For a while now, I've been leading a team in a situation where textbook agile practices aren't a natural fit. My company, IP Commerce, has built a platform to enable electronic payments. Applications (built by third parties) connect to our platform to gain access to a variety of payment services such as credit card processing, electronic check processing, and e-commerce services such as PayPal. My team is responsible for integrating the various payment services with the IP Commerce platform. Each integration is called an adaptor, which translates messages (transactions) from the IP Commerce format to the service provider format & protocol. Why is it that this type of development doesn't easily fit into the typical agile model?
  • The scope of each adaptor is essentially fixed
  • Each adaptor must be certified before it can be deployed
  • The duration of each adaptor project is 6-12 weeks
Let's examine each issue in more detail.

Scope
Each adaptor translates messages, and to accomplish useful business functionality, there is a minimal set of messages that it must support. For example, in credit card processing, a customer must be able to do authorizations, voids, refunds, and settlements. Without all of those features, it doesn't meet any customer's minimal requirements. The only scope which is negotiable is minor features, such as corporate purchase cards or certain industry-specific features, for example those that support the lodging industry.

One of the core presumptions of agile is that scope is negotiable and features can be prioritized. If 90% of the scope is fixed and all the features (in this case, message/transaction types) have the same priority, the backlog isn't very interesting.

Certification
Agile methodologies, Scrum in particular, assume that a product can be deployed when the product owner judges it to have enough functionality completed. In our case, an adaptor cannot be deployed until the service provider to whom we're integrating certifies it. Not to mention that, as explained above, we need essentially all of the features working before it is useful to customers. This dependency on an external verification process is unavoidable, and unfortunately, it often takes a long time.

Duration
Each adaptor project lasts between 6-12 weeks. Most agile projects I've been involved with before now have been much longer, and have many more iterations that establish the all-important feedback loop and team rhythm.
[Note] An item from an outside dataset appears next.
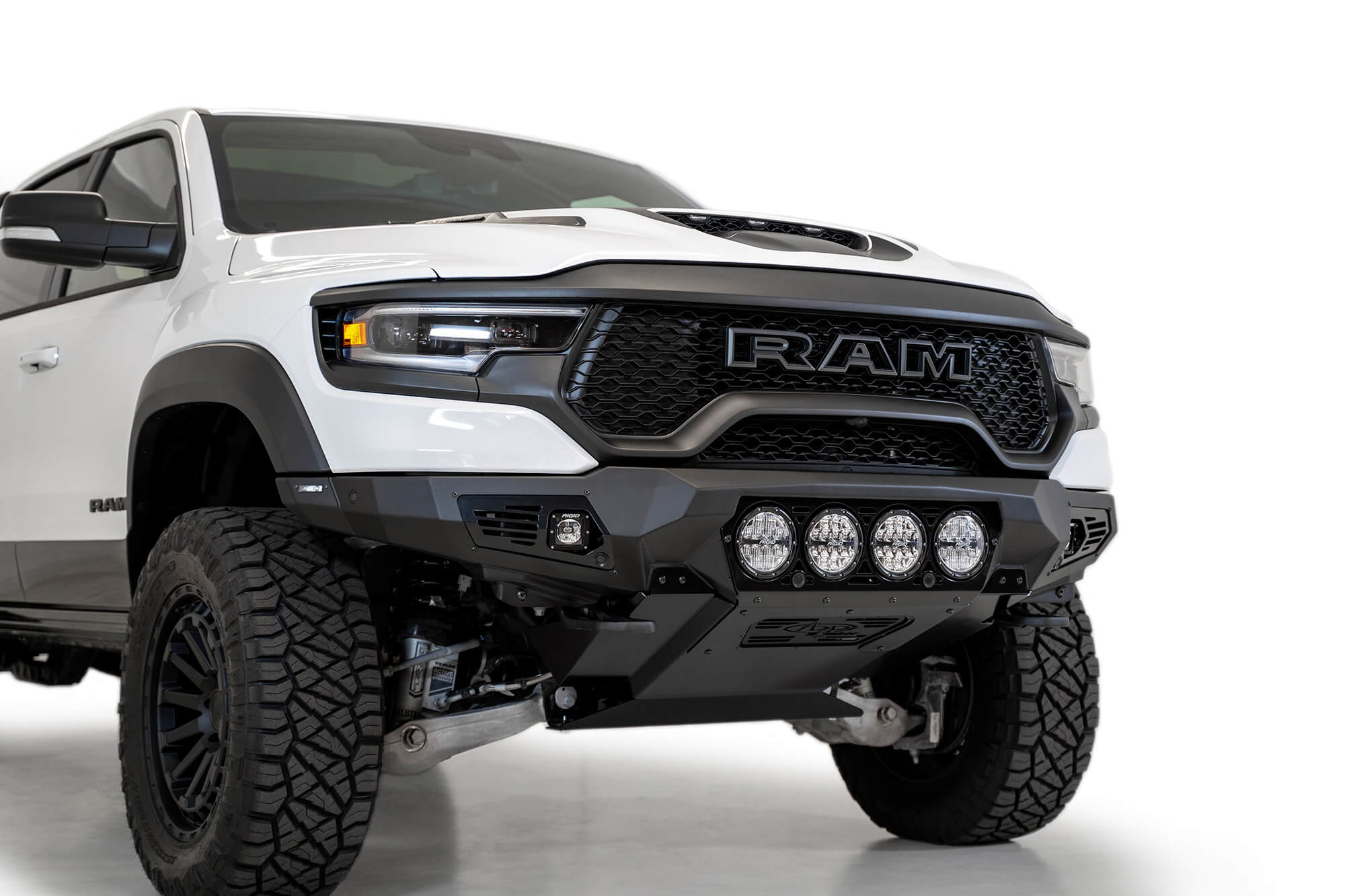 ADD F620014110103 2021 - 2023 Ram 1500 TRX Bomber Front Bumper (Rigid) - Rugged Truck Gear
Adapting agile to the situation
One approach we have tried is to treat each adaptor as a single coarse-grained feature in the backlog. This makes sense because these are the units of functionality that the business prioritizes, but on the other hand it doesn't make sense because agile features (user stories or backlog items) need to be small enough to fit into a single iteration (sprint). That disadvantage is a big one in my mind, so we have decided it's not a good approach.

Instead, we have decided to choose smaller backlog items, which for a single adaptor include a combination of true user-stories (message types and other user-identifiable features) and milestones such as 3rd party certification. In the past, I have been a big proponent of using a consistent sprint/iteration duration. In this situation, however, we've found it to be useful to first identify a concrete objective for each iteration (e.g. complete the first 2 message types, or achieve 3rd party certification) and then choose the sprint length based on the tasks required to achieve the objective - while keeping each iteration to 4 weeks or less.
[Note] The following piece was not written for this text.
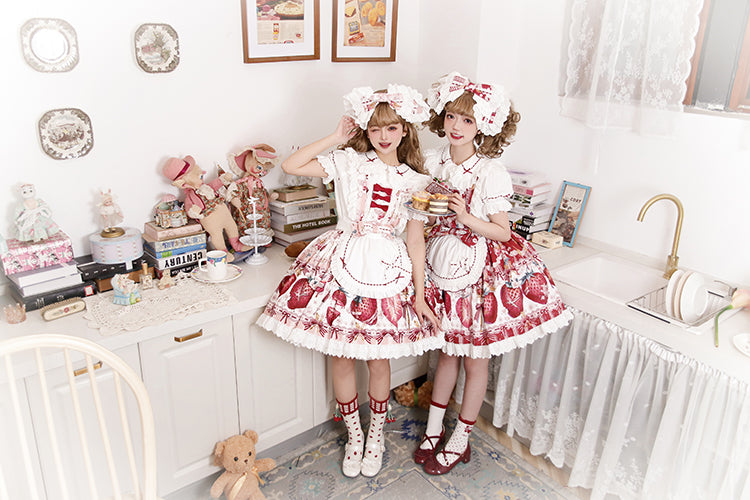 JSK & OP Dress♥Ready to Ship♥ Strawberry Revolution ♥Sweet Lolita Dress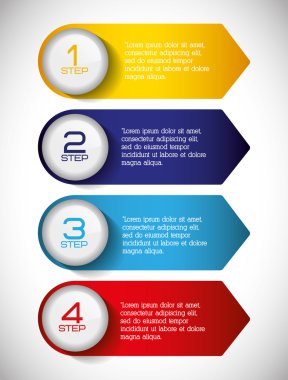 Bilgi grafiği simgesi. Adım tasarımı. Vektör grafiği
It still feels awkward at times, but I feel we benefit greatly from relatively short iterations.

1 comment:

Anonymous said...

Strikes me that agile practices are largely a reaction to the notion of software development as manufacturing, i.e., people created them to account for and harness the creative and the non-deterministic facets of product development, one where software developers' work is likened to product design and customer deployment to manufacturing.

The situation you're describing seems slightly closer to manufacturing than we're accustomed to. Perhaps reviewing to the "new old" basis for Scrum might give you some ideas, i.e., Lean and ToC, as they came from manufacturing and Scrum from development.